= Cairrge Brachaidhe =

Cairrge Brachaidhe, aka Carrickbraghy or Carrichbrack, was a Gaelic-Irish medieval territory located in Inishowen in present-day County Donegal, Ireland.

==Overview==
Thought to have been named after, or by, Brachaidi mac Diarmata of the Cenél Fergusa (see List of Irish clans in Ulster), a clan who held the territory from the early medieval period. The family of Ó Maol Fábhail were its kings.

In the early modern era it was part of the barony of Inishowen West, in County Donegal.

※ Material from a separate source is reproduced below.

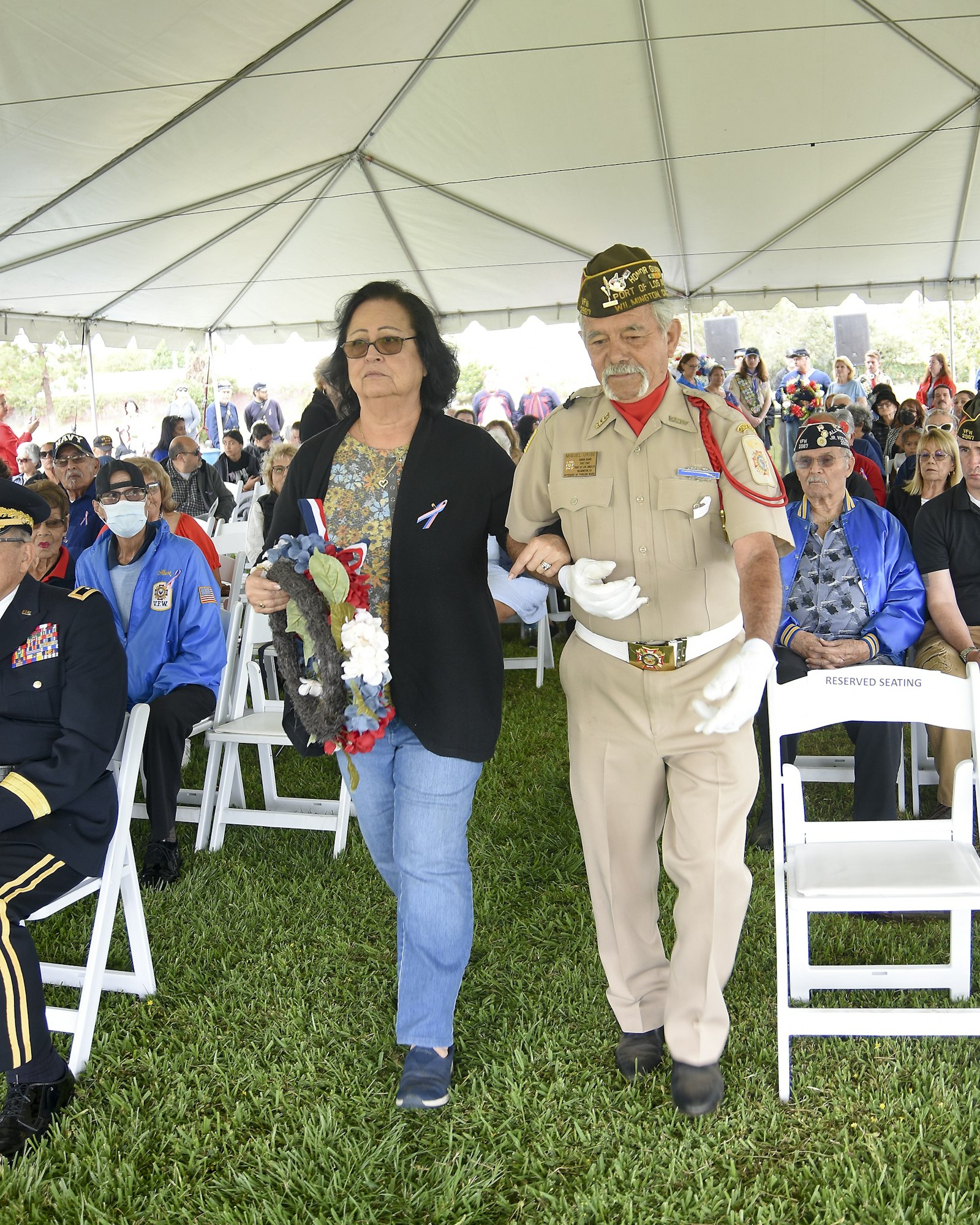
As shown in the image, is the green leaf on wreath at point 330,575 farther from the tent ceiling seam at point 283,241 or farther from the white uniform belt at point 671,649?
the tent ceiling seam at point 283,241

==Cairrge Brachaidhe in the Irish annals==
- 721: Snedgus Dearg Ua Brachaidhe, was slain in battle on the side of Aedh Allan, son of Fearghal, and the Cinel Eoghain.
- 834, Fearghus son of Badhbhchadh, lord of Carraig (Cairge or Cairrge) Brach Aidhe, was slain by the Munstermen.
- 857, Seghonnán, son of Conang, lord of Carraig Brachaidhe, died.
- 859, Sechonnan filius Conaing, rex Cairgi Brachaide, died.
- 878/81, Maelfabhaill, son of Loingseach, lord of Carraig Brachaighe (or Chairrge Brachaighe), died.
- 907, Ruarc, mac Maol Fabhaill, tighearna Cairrge Brachaidhe, died.
- 965/67, Tigernach mac Ruairc, ri Carce Brachaidhe, died.
- 1014, Cú Dubh, mac Maol Fabhaill, toiseach Cairrge Brachaighe was slain by the Síl Taidhg i m-Breghaibh.
- 1053, Flaithbhertach Ua Mael Fabhaill, tigherna Cairrcce Brachaidhe, died.
- 1065, Muircertach Ua Mael Fhabaill ri Cairce Brachaidhe was slain by the Ui Meithe Menna Tire.
- 1082, Gilla Crist Ua Mael Fhabaill ri Cairrce Brachaidhe, died.
- 1102, Sitricc Ua Maol Fabhaill tigherna Cairrge Brachaidhe.
- 1166, Aedh Ua Mael Fhabhaill, tigherna Cairrcce Brachaidhe, was slain by the son of Néll Uí Lochlainn.
- 1198, Cathalan O'Mulfavil, Lord of Carrick-Braghy, was slain by O'Dearan, who was himself slain immediately afterwards in revenge of him.
- 1199, Cathalan h-Ua Mael Fhabaill, ri Cairrgi Brachaidhe, was slain by d'O Deran.